Last week completes a bearish engulfing candlestick pattern. This is the most reliable reversal pattern. It is supported by an increase in volume from the prior week. Price has found strong resistance about 1,220.

On Balance Volume gives a weak bearish signal last week with a break below the yellow line. The signal is weak because the line has been broken before.

At the weekly chart level, ADX indicates no clear trend.

DAILY CHART

Gold Daily 2016
Click chart to enlarge. Chart courtesy of StockCharts.com.

Yesterday’s long lower wick looked bullish. Now today’s long upper wick looks bearish. Price has again found resistance exactly at the sloping yellow trend line.

A very slight increase in volume today is very slightly bullish. The balance of volume today was upwards.

On Balance Volume has bounced up from the yellow line. A break below this line would be a weak bearish signal. If OBV continues higher, it may find resistance at the purple line.

From the high of the 17th of January, 2016, to today’s new high there is bearish divergence between price and RSI (red lines). This is more reliable than divergence with price and Stochastics. This divergence indicates weakness and supports the Elliott wave count, and this is exactly how B waves should look.

ADX is indicating an upwards trend, which is not yet extreme. There is plenty of room for this trend to continue.

ATR is overall flat still. If a new upwards trend is developing, it may be starting out slowly. Alternatively, ATR remaining flat may indicate something wrong with this upwards trend; that is what should happen if it is a B wave and not a new trend.

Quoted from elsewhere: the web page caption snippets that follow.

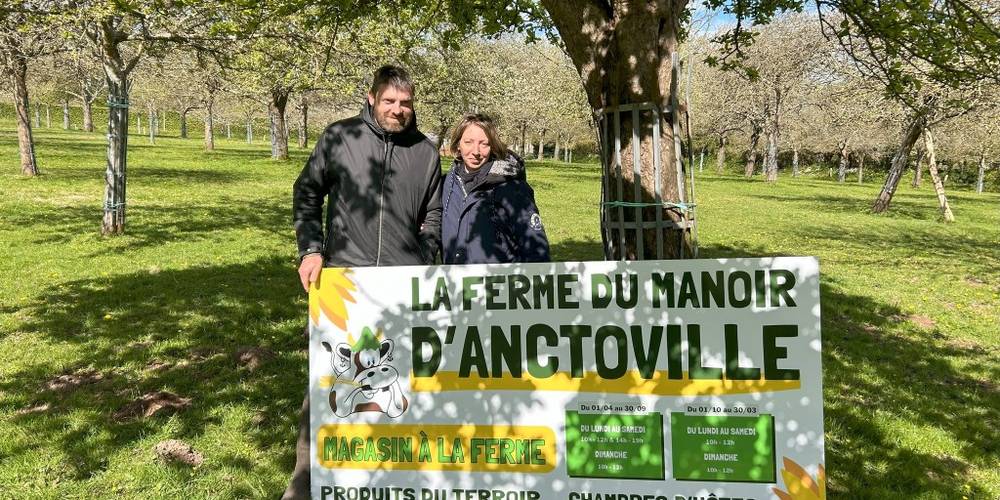  La ferme du manoir d'Anctoville (Normandie, Manche)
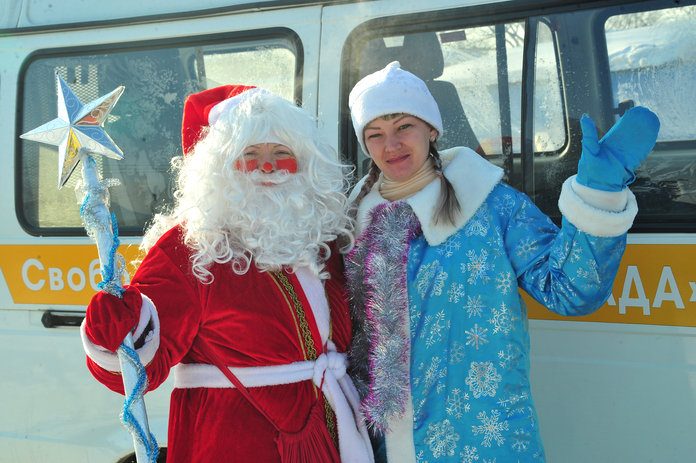 Дед Мороз и Снегурочка из свободненской «Лады» приехали к ждавшим чудо детям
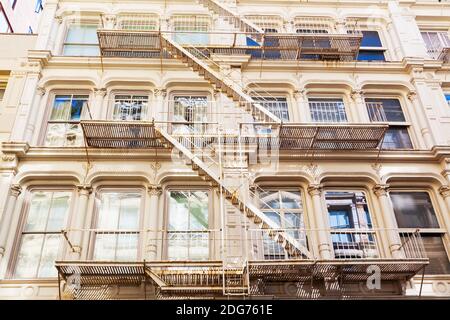 Alte Wohngebäude mit Feuertreppen in Soho, New York City Stockfoto
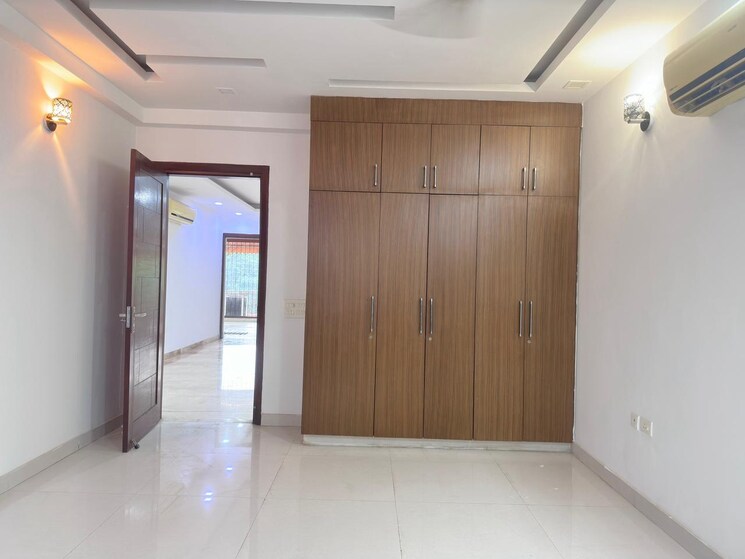 Room, sector 23 3 Bedroom 2774 Sq.Ft. Builder Floor In Sector 23 Gurgaon 8778806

This supports the Elliott wave count.

Stochastics is not extreme, but it shows strong divergence with price. However, this can persist for reasonable periods of time before price turns.

Bollinger Bands continue to contract. This is more normal of a consolidation than a trend.

GDX DAILY CHART

GDX Daily 2017
Click chart to enlarge. Chart courtesy of StockCharts.com.

GDX is finding resistance mostly at the blue sloping line, with one overshoot.

The very long upper wick on yesterday’s candlestick is bearish. Now followed by a very small doji this puts the expectation of a trend from up to neutral.

Volume is declining as price is rising overall. This is not normal for a healthy and sustainable trend.

ADX still indicates an upwards trend is in place, which is not yet extreme.

ATR is overall flat.

On Balance Volume continues to find support at the yellow line. It has not yet given any signal.

There is very slight divergence today between price and RSI back to the 24th of January, 2016. This indicates some weakness, but it is so slight it should not be given much weight.

Stochastics exhibits stronger divergence. This is bearish.

Bollinger Bands have been contracting since the 17th of January. This is normal for the end of a trend.

There is some concern here if expecting GDX is still in an upwards trend. The apparent breakout yesterday was quickly reversed. GDX continues to find resistance about 25.00 and support about 22.75. A breakout above or below this range is required for any confidence in the next direction for GDX.

This analysis is published @ 07:53 p.m. EST.